In Haynes v. Harwood is a leading case on the point. In this case the defendant’s servant had left a horse van unattended in a crowded street. A boy threw a stone on the horses and they bolted an started running without the driver causing danger to women and children on the road. The plaintiff a police constable, who was on duty inside a nearby police station saw that persons were in grave danger, ran out and stopped the horses and in doing so he was seriously injured. He brought an action against the defendant for damages. The defendant contended that since the plaintiff had voluntarily taken the risk the maxim volenti non fit injuiria will apply and he will not be entitled to damages. But the Court held that in ‘rescue cases’ the maxim was not applicable and the defendants were liable.
This decision establishes the rule that if a person, inspired from feelings of moral or social obligation attempts to protect another person from imminent danger of personal injury or even of death, whether he is a member of his family or a mere stranger to whom he owes no duty, and is injured, the maxim volenti non fit injuria will not apply and he will be entitled to recover damages. from the wrongdoer. But this principle will not apply in a case where there is no question of protection of a person from any danger, but a person takes the risk only for his name and fame.
In Cutler v. United Dairies, is a good illustration on the point.
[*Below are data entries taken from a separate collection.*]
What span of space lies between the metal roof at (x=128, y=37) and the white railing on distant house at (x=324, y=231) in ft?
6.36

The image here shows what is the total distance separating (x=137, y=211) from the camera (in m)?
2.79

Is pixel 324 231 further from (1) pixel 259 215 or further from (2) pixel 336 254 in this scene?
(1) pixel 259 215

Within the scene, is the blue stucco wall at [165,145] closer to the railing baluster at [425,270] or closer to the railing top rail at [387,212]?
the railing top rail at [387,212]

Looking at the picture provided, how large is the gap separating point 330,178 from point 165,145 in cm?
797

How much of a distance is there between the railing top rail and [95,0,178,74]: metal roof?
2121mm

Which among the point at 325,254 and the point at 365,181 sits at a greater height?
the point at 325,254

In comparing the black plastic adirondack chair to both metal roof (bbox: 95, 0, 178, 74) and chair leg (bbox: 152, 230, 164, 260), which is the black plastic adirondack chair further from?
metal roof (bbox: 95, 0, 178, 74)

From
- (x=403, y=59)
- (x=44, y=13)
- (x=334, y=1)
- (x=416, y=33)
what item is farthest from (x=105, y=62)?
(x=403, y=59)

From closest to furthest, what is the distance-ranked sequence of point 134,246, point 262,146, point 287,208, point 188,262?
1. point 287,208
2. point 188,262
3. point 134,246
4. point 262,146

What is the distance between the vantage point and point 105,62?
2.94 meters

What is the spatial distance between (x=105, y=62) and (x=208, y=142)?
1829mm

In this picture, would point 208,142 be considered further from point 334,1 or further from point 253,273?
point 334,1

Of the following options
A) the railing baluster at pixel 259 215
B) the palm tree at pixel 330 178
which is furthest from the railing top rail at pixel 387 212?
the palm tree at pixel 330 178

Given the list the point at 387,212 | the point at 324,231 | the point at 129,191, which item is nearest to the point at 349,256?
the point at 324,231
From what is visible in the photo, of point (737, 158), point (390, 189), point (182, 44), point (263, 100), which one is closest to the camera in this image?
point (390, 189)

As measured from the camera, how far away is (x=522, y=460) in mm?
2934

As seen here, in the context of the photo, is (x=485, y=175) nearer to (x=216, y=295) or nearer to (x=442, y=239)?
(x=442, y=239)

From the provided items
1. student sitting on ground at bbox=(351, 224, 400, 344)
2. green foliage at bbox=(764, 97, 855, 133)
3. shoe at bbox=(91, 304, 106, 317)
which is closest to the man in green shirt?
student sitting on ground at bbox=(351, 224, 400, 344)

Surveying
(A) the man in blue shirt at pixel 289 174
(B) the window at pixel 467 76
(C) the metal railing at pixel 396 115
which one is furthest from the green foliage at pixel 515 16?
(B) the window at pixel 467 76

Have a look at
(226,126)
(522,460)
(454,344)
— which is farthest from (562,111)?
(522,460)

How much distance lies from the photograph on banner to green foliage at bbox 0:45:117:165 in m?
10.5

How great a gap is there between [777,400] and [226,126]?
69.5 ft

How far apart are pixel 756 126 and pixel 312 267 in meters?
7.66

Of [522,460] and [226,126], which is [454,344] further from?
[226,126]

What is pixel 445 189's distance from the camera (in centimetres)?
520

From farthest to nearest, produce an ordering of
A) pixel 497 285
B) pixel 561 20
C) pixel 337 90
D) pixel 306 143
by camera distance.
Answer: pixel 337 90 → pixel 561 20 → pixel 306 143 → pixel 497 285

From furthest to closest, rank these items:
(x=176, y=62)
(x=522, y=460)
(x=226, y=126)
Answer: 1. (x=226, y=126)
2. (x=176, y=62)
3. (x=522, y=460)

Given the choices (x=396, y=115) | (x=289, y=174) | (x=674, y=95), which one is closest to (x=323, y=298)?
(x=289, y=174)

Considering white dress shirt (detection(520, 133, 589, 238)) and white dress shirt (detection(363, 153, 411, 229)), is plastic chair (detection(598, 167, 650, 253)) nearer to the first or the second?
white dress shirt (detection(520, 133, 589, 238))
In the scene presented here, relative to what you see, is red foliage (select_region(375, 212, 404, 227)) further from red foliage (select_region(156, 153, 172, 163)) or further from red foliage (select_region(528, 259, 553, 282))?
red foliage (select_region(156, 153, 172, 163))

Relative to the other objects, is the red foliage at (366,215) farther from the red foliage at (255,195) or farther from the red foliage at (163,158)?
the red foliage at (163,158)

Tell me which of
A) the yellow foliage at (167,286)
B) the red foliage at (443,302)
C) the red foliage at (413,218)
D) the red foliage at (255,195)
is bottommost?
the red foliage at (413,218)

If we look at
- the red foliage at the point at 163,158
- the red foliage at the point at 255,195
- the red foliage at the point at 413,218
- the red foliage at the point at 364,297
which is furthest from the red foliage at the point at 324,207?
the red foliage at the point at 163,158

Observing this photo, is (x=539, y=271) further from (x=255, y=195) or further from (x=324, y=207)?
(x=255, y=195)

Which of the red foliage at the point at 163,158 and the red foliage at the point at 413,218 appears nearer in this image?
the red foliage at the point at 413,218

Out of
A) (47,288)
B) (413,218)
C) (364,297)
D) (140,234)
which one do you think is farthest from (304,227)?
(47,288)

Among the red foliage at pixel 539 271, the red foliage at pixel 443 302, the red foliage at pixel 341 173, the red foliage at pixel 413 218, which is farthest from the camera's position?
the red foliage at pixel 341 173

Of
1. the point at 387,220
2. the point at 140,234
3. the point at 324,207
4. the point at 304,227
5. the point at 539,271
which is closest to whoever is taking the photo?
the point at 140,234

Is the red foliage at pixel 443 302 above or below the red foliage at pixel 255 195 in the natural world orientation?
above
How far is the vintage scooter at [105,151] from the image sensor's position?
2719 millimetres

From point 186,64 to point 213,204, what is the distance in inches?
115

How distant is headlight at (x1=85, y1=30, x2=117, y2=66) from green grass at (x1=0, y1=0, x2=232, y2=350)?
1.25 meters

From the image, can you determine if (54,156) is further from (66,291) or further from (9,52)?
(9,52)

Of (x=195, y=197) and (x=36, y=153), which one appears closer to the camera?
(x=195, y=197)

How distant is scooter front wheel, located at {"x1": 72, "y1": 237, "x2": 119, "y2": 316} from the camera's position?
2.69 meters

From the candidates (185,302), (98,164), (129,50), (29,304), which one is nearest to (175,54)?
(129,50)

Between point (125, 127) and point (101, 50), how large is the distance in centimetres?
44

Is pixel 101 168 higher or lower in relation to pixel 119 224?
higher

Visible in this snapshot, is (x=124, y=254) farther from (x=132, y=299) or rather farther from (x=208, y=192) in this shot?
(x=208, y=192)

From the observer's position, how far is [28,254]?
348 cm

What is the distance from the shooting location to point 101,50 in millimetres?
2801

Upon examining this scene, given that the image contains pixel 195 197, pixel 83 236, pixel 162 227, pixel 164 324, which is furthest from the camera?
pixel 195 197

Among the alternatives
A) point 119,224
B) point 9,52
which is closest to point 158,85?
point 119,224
In this case the plaintiff seeing that the defendant’s horse had gone amuck and fleeing attempted to stop the horse and was seriously injured. It was held that the principle that mere knowledge of risk does not imply ‘consent’ rule does not apply to cases where the plaintiff himself undertakes the dangerous work. There was no need to take the risk.
This rule also applies to cases where an attempt is made to protect the life of the negligent person.
In Baker v. T.E. Hopkins & Sons is a good illustration on the point. In this case due to the employer’s negligence, a well in which two workmen were working, was filled with a poisonous gas causing danger to the lives of the workmen. A doctor wanted to help these workmen and tried to go into the well. He was told not so do so in view of the risk involved in it. Inspite of this, he tried to go into the well and was overcome by poisonous fumes and died on way to the hospital. The doctor’s widow brought an action against the workmen’s, employers for compensation for her husband’s death. It was held that in such a case the defence of volenti non fit injuria was not available and the defendants were liable to pay damages to the widow of the rescuer. The Court said that the act of the rescuer was the natural and probable consequence of the defendant’s wrongful act which he could have foreseen.
Rule applies in case of rescue of property: The principle laid down in the case of Haynes v. Harwood also applies to cases of rescue of property, whether the property belongs to the rescuer himself or others.
(2) Unfair Contract Terms Act, 1977 (England) : The rule of Volenti not fit injuria has now been abolished in case of personal injury or harm resulting from negligence. It means that the defendant cannot take the plea that the plaintiff had consented to suffer the risk to his person by a contract. However, in business cases exemption can be granted by contract. Section 2(1) of the Act provides that a person cannot by reference to any contract term or to a notice given to persons generally or to particular person exclude or restrict, his liability for death or personal injury resulting from negligence. In the case of other loss or damage a person cannot exclude or restrict his liability for negligence except in so far as the term or notice satisfies the requirement of reasonableness. [Clause 2(2)].